Pero volviendo al 11-
S, la campaña antiterrorista pregonada por George W. Bush para logar un enemigo
en común, terminó siendo fructífera para Al-Qaeda. El número de conversos al
islam se incrementó producto de la exclusión resultante de los prejuicios que
se despertaron o recrudecieron en América y Europa. Eso explicaría por qué los
hijos de los musulmanes establecidos son los que comienzan a tomar las armas o,
al menos, a separarse de una cultura donde se formaron, pero que les resulta
impropia.
Hay también otro factor
a destacar: el “ellos” que señala Scavino no lo incluía a “él” (siendo
argentino, país occidental, democrático y católico formalmente). Por lo tanto,
la idea de la yihad como una simple guerra mítica contra los infieles, donde se
castiga a quien no la profese, pierde peso.
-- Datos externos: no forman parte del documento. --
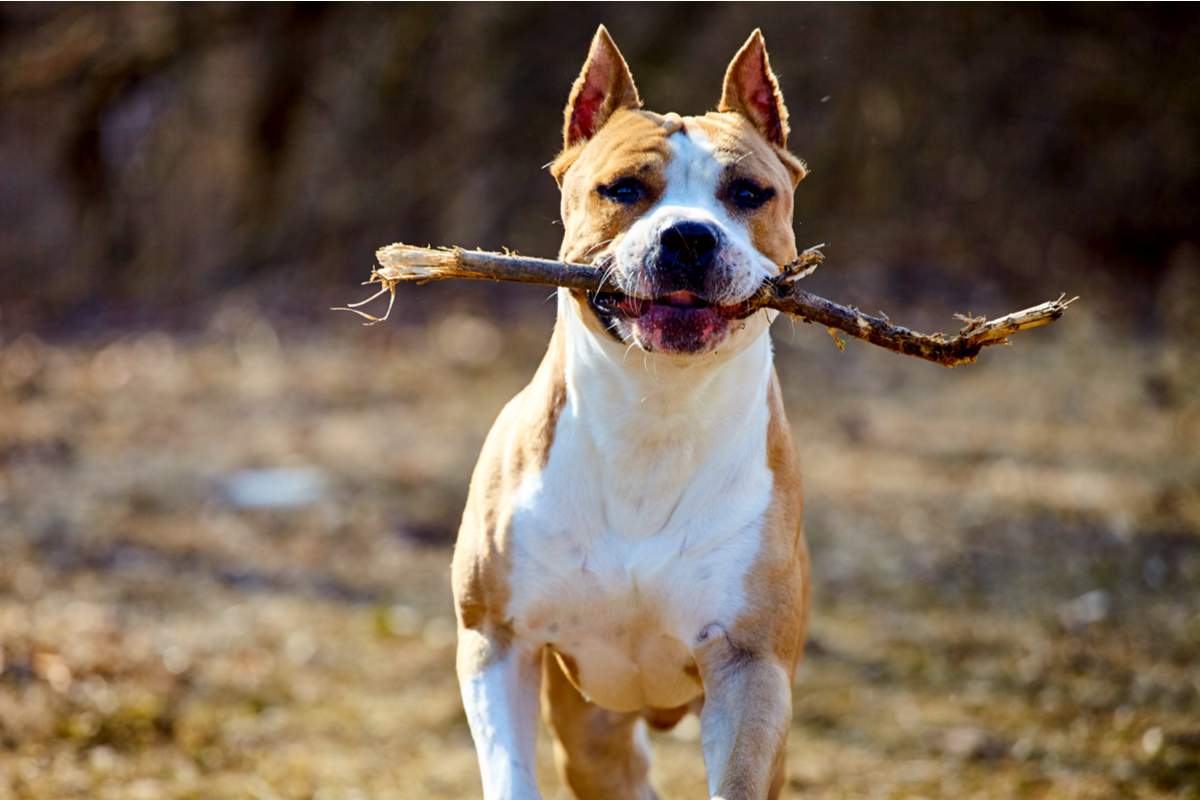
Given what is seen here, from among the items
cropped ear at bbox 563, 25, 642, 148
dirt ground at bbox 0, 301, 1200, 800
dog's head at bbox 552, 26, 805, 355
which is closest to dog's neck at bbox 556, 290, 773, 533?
dog's head at bbox 552, 26, 805, 355

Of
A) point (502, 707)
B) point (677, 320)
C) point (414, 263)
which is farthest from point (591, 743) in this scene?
point (414, 263)

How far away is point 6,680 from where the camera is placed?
18.9 feet

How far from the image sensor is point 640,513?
12.6 ft

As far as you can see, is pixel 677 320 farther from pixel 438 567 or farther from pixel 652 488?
pixel 438 567

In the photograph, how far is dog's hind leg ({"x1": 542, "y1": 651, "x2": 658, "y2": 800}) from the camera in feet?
14.8

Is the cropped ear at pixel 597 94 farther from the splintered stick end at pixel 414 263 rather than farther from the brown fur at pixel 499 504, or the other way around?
the splintered stick end at pixel 414 263

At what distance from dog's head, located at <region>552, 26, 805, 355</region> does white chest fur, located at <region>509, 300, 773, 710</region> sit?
0.62ft

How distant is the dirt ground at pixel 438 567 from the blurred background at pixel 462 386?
0.09 ft

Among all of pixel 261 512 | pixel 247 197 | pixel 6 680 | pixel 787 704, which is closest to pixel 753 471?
pixel 787 704

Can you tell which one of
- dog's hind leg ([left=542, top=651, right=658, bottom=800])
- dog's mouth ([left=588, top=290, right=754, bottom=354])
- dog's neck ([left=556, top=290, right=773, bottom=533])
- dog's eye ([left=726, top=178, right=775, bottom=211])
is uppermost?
dog's eye ([left=726, top=178, right=775, bottom=211])

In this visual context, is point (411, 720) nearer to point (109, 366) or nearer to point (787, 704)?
point (787, 704)

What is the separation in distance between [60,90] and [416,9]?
364cm

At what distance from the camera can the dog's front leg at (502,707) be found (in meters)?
3.58

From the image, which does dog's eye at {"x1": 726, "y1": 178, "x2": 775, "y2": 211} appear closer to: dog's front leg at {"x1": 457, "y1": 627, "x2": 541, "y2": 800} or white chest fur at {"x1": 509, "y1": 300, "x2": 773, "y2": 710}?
white chest fur at {"x1": 509, "y1": 300, "x2": 773, "y2": 710}
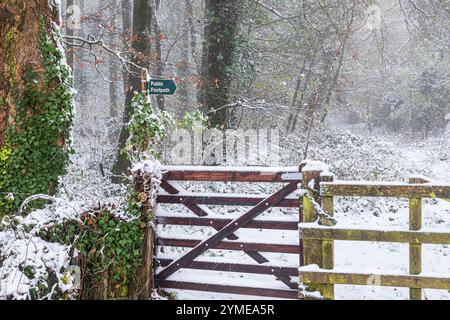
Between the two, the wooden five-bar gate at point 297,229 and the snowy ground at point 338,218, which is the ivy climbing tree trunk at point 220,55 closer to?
the snowy ground at point 338,218

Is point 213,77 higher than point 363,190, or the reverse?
point 213,77

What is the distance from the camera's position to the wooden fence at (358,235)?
4621 mm

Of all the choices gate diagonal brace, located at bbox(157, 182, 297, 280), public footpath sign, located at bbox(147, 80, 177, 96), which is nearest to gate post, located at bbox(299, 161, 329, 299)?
gate diagonal brace, located at bbox(157, 182, 297, 280)

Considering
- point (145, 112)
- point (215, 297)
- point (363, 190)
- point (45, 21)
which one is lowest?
point (215, 297)

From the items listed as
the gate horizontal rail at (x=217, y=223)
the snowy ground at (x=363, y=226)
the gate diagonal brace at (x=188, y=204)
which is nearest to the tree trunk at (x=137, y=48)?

Los muertos por drones
norteamericanos en suelo árabe, donde los “blancos” no caen sin generar daños
colaterales que ningún occidental llora, construyen otro tipo de guerra, la de
una nación invasora que tiene la tecnología contra quienes tienen solo su
sangre. Esta diferencia de fuerzas, más que menoscabar el espíritu de la yihad,
lo enaltece puesto que la historia demuestra que todo sistema de creencias se
establece con mayor efectividad cuando sus seguidores se sienten excluidos y
perseguidos. Hablar del tratamiento que los medios de comunicación dan de los
muertos de un lado o en detrimento o ninguneo del otro sería entrar en terreno
harto conocido, solo cabe mencionar la desmemoria e invisibilización diaria de
los fallecidos por las fuerzas norteamericanas en busca de la “libertad” o sus
ocultos cómplices. Merece, sí, redactarse un apartado sobre la responsabilidad
o, mejor dicho, inimputabilidad de quienes asesinan con máquinas desde el
confort de una sala acondicionada, en la máxima expresión de la
despersonalización y deshumanización de la muerte, lo que dificulta la toma de
conciencia o la empatía ¿Qué empatía tienen los niños por los muertos en un
video juego?
El libro de Scavino no
puede terminar verdaderamente con una conclusión o una solución, puesto que el
conflicto continúa y los “nosotros” y “ellos” del mundo son recreados en cada
discurso político que necesita servirse de enemigos comunes para sus intereses.
Hasta que llegue un “todxs”, la violencia y el odio van a seguir proliferando
para mal de muchos y ganancia de unos pocos.